* [HOW TO COMPLETE THIS TASK]: Without the pictures, output the records below exactly as they are.

* [EXERCISE DATA]:

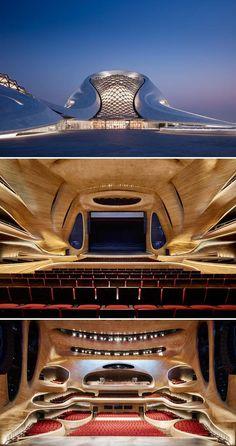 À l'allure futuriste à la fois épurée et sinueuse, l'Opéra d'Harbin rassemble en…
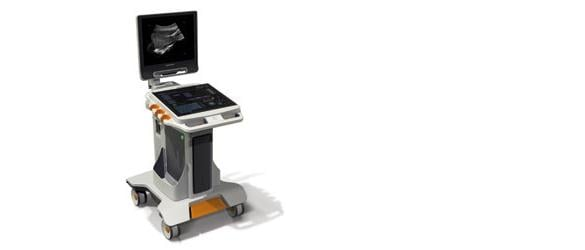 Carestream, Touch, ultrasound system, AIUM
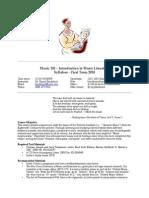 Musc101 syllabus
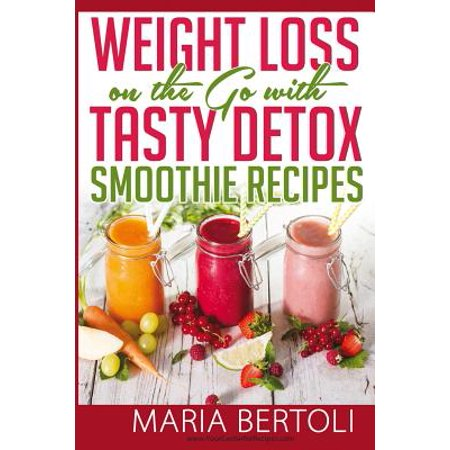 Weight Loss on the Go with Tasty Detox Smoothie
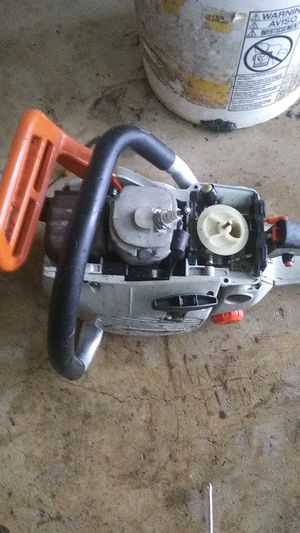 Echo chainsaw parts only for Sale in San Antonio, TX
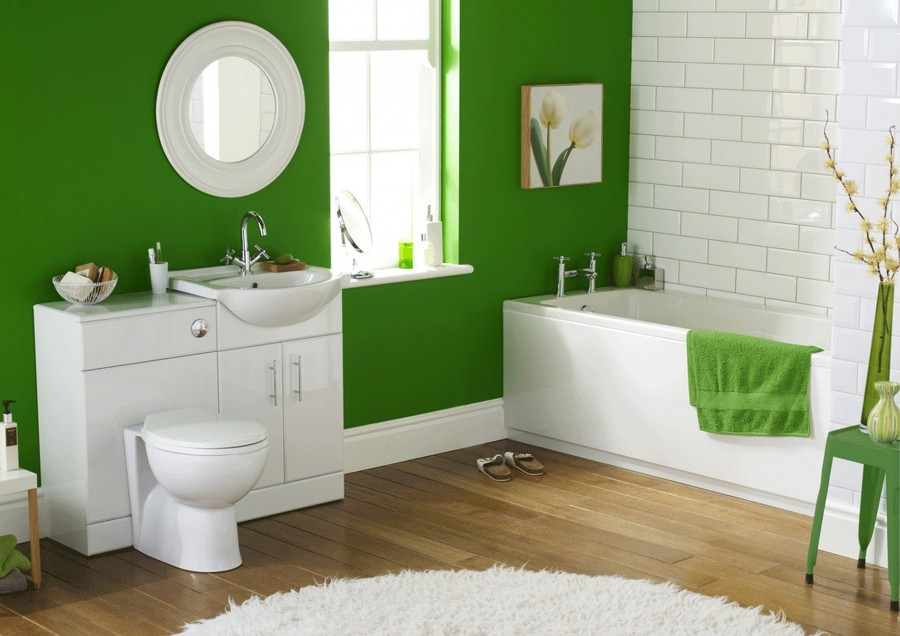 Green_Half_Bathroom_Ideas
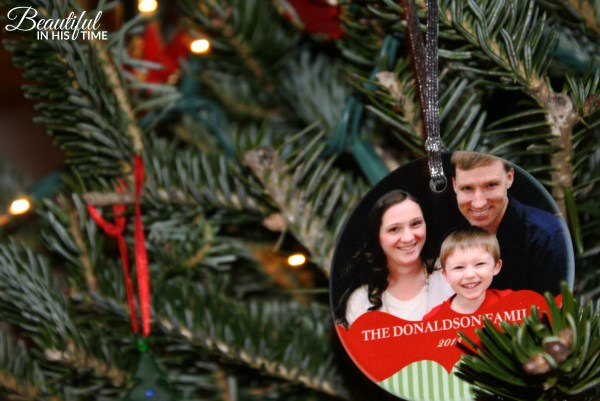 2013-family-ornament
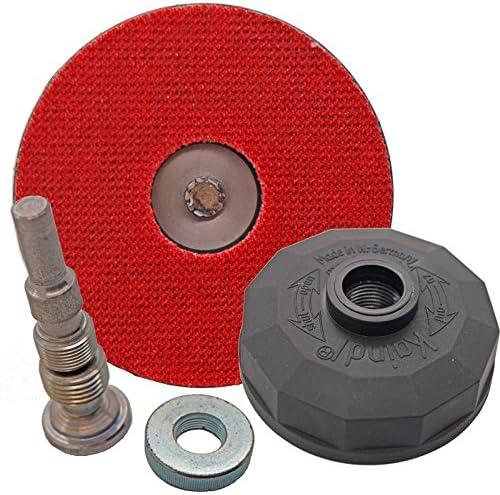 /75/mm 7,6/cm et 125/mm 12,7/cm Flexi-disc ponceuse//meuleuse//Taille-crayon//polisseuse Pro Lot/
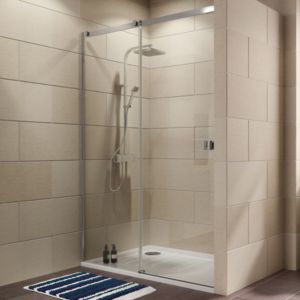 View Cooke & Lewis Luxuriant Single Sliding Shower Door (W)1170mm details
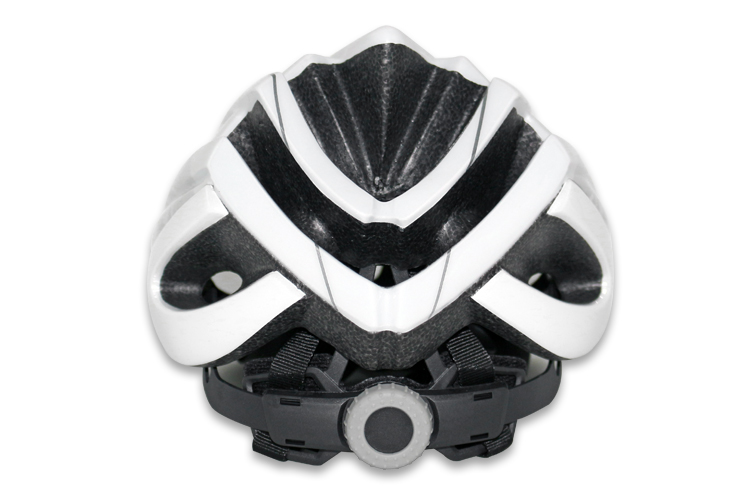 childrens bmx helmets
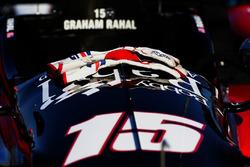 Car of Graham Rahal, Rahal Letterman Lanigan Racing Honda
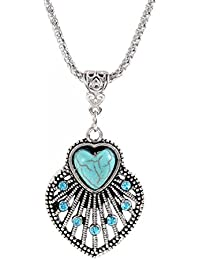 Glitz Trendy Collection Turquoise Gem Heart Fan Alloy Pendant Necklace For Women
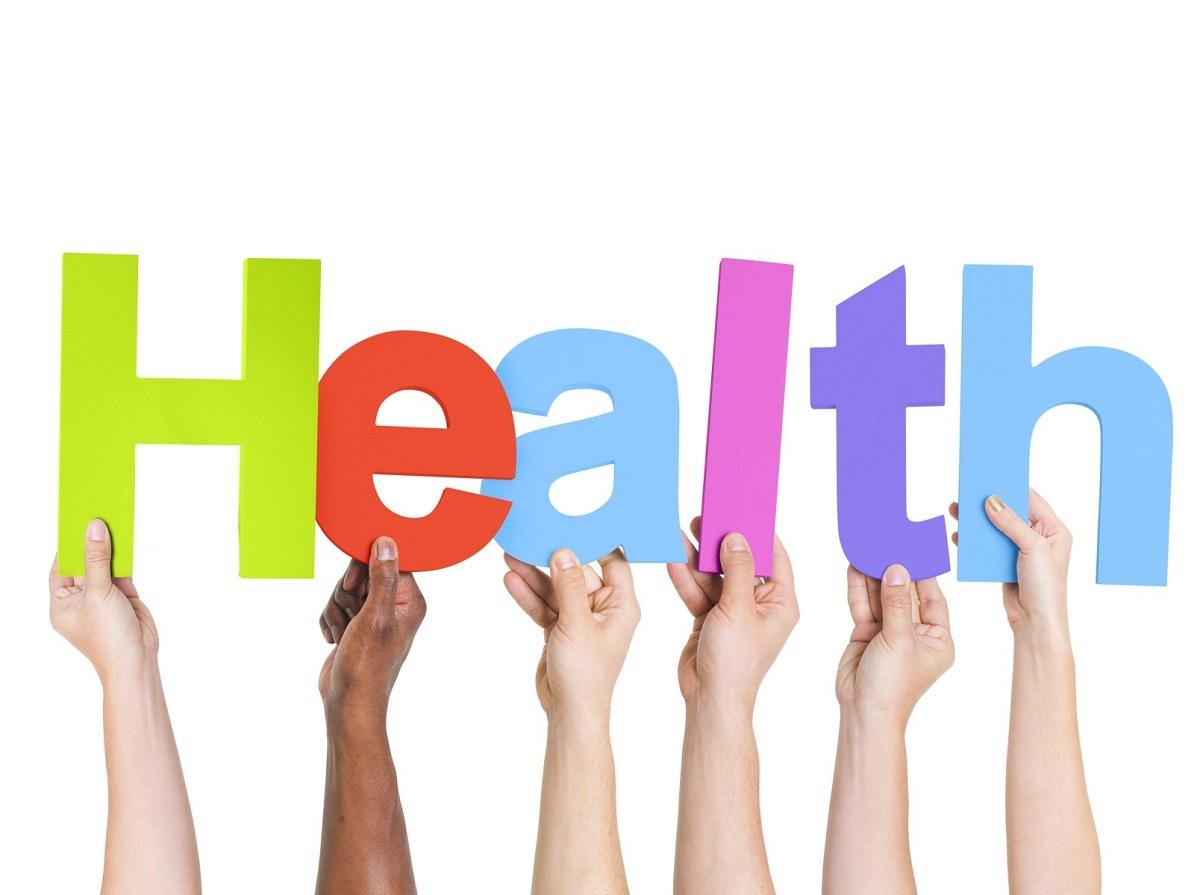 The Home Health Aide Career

* [WRITTEN REPLY]:
 À l'allure futuriste à la fois épurée et sinueuse, l'Opéra d'Harbin rassemble en…
 Carestream, Touch, ultrasound system, AIUM
 Musc101 syllabus
 Weight Loss on the Go with Tasty Detox Smoothie
 Echo chainsaw parts only for Sale in San Antonio, TX
 Green_Half_Bathroom_Ideas
 2013-family-ornament
 /75/mm 7,6/cm et 125/mm 12,7/cm Flexi-disc ponceuse//meuleuse//Taille-crayon//polisseuse Pro Lot/
 View Cooke & Lewis Luxuriant Single Sliding Shower Door (W)1170mm details
 childrens bmx helmets
 Car of Graham Rahal, Rahal Letterman Lanigan Racing Honda
 Glitz Trendy Collection Turquoise Gem Heart Fan Alloy Pendant Necklace For Women
 The Home Health Aide Career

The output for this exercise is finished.